Genetic sequencing of tumors, for example, has become more frequent for patients. “The companies that do the sequencing tend to focus on the presence of mutations that have been shown already to match the effects of certain drugs,” Schork explains. “There is a lot information that is generated from sequencing that might all be filtered down to one or two recommendations consistent with the guidelines. But then the question is what about all that other stuff?”

Finding ways to share the “research-only” data that are generated during these tests, in a format that is intuitive and understandable to a patient, “is something we’ve been grappling with,” says Schork.

Under the protocol, the TGen team has provided Stanton with new analyses that could expand his treatment possibilities. Stanton received neoantigen profiling, for instance, which looks for tumor proteins that activate the immune system. Stanton and his doctors can now consider new cell-based therapies based on these data.

Neoantigens, organoids, whole genome sequencing—Stanton is eager to have all these data to move forward. “Each is a stone unturned, and possibly an important one,” he says. “But is the key under there? You won’t know until you look.”

Schork is quick to point out that the idea that patients should have access to and control over their health data is nothing new. The accompanying concerns that these patients will seek out inappropriate, dangerous or costly treatments have also been around for a long time. 

The PEOPLES protocol, he says, shows that it’s possible for a patient to gain access to their own data in a safe and ethical way.

For Stanton, the protocol has given him a path forward just as he reaches the end of standard care.

“What the PEOPLES protocol and TGen have enabled is a suite of analyses and multiple shots on goal that could save my life,” he says.

Not all patients will want to take Stanton’s route of sharing his data in hackathons or drawing up battle maps. But the TGen team hopes that their protocol will help empower patients as they discuss their options with their healthcare team.
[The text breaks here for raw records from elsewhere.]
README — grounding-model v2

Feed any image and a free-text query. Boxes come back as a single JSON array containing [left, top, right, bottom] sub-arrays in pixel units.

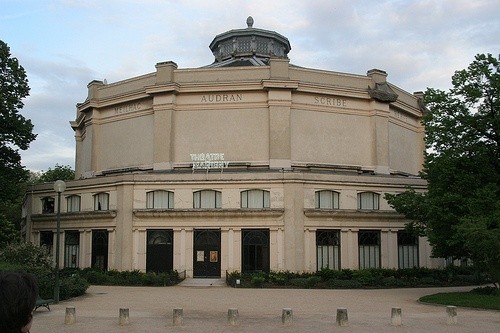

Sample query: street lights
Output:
[[53, 180, 66, 269]]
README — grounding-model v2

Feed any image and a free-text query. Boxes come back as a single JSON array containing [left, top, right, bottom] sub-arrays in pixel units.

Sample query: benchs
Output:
[[32, 293, 55, 313]]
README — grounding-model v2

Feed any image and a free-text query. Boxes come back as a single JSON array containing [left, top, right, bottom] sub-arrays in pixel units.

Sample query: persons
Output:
[[0, 269, 41, 333]]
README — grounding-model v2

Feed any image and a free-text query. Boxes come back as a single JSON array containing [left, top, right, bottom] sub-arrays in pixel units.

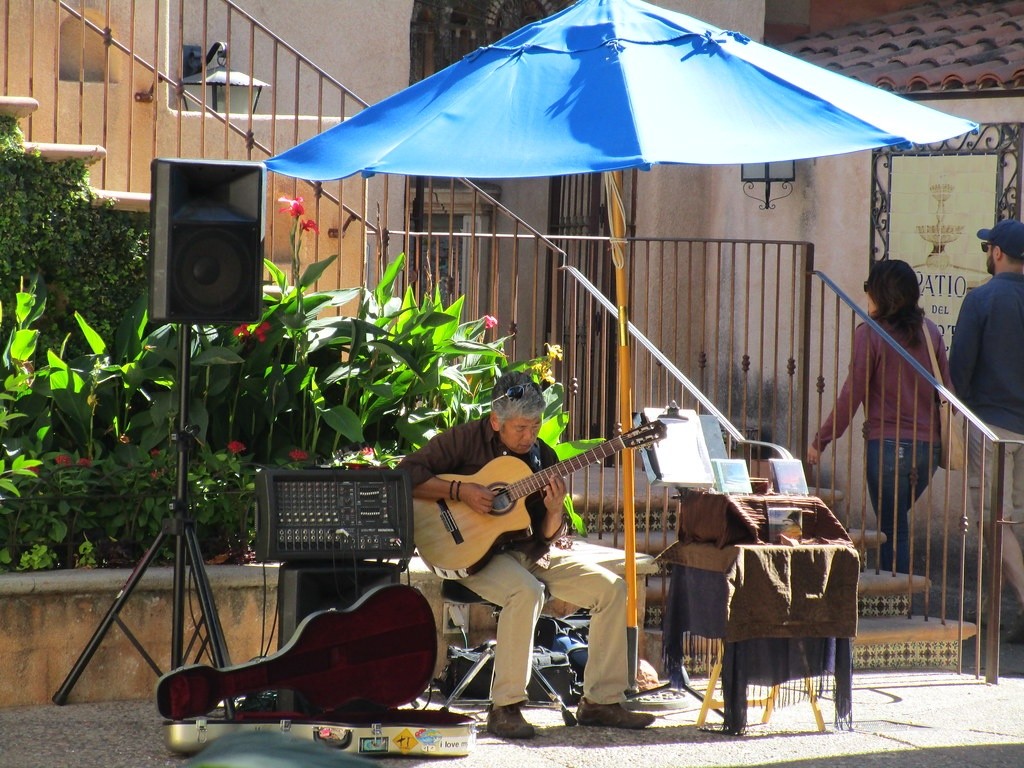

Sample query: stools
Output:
[[440, 579, 577, 728]]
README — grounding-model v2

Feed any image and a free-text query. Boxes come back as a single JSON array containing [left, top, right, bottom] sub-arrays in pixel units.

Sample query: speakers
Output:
[[149, 158, 267, 324], [278, 561, 400, 651]]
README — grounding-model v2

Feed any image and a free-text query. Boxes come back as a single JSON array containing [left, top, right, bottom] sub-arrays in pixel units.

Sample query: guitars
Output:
[[413, 417, 669, 582]]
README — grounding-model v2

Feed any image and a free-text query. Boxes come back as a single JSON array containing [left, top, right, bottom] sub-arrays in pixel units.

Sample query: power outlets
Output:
[[443, 602, 469, 634]]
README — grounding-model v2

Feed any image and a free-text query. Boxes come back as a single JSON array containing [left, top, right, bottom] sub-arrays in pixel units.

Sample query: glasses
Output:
[[492, 382, 542, 408], [981, 242, 994, 252], [864, 281, 869, 292]]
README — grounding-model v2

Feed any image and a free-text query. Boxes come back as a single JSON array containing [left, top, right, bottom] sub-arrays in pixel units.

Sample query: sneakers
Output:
[[486, 703, 535, 739], [577, 696, 655, 729]]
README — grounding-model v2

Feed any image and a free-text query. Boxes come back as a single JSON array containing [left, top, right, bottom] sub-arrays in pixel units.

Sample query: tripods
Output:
[[53, 324, 232, 725]]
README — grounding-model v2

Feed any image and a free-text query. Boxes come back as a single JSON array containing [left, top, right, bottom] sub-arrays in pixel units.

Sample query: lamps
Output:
[[739, 160, 795, 209], [182, 40, 272, 114]]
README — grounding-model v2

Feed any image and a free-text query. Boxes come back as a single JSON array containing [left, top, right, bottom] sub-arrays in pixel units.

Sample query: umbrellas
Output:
[[266, 0, 979, 698]]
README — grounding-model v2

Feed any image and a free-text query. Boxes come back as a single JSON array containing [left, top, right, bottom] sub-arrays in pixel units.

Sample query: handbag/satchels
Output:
[[442, 608, 592, 703], [939, 400, 963, 471]]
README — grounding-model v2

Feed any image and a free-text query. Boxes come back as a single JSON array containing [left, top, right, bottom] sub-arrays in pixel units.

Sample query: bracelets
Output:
[[457, 481, 461, 501], [450, 480, 455, 500]]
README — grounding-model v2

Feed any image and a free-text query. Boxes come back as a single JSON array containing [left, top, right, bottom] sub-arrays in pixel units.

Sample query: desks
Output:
[[651, 541, 861, 734]]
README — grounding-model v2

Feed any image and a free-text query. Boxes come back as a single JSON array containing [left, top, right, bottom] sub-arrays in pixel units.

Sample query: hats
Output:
[[636, 659, 670, 693], [977, 219, 1024, 260]]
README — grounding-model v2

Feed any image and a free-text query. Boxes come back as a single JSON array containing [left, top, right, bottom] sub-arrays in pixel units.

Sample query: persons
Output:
[[809, 259, 956, 574], [397, 371, 655, 739], [949, 220, 1024, 642]]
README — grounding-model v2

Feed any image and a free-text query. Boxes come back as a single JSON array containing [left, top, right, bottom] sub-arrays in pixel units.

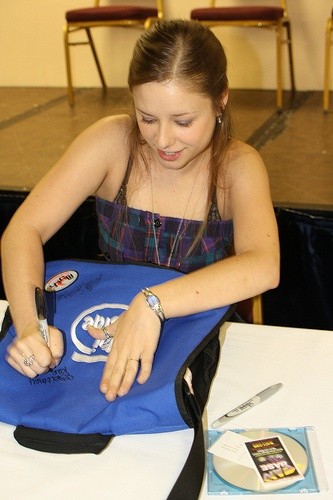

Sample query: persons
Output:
[[0, 20, 281, 400]]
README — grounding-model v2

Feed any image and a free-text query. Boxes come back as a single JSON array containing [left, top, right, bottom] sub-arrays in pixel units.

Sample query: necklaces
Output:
[[147, 150, 204, 268]]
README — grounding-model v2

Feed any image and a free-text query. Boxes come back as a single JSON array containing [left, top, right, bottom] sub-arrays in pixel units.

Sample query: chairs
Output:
[[322, 8, 333, 114], [63, 0, 162, 108], [190, 0, 299, 108]]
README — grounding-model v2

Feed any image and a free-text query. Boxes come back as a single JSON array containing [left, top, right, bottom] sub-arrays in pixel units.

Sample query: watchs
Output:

“Physicians may feel threatened when patients want to explore experimental testing strategies, because they [the physicians] often don’t know how to order, let alone interpret, such tests. Dr Kalpas and I want to encourage our colleagues to embrace such efforts and see the PEOPLES protocol as a first step in normalizing this process for medical professionals,” Goetz said.

“We don’t doubt that there are patients out there who are perfectly willing to put this decision-making into their physicians’ hands and trust them completely,” Schork says “But in an era of big data and the right to try, why not make an effort and say it’s OK to cater to the interests of patients that would like to go a little bit deeper?”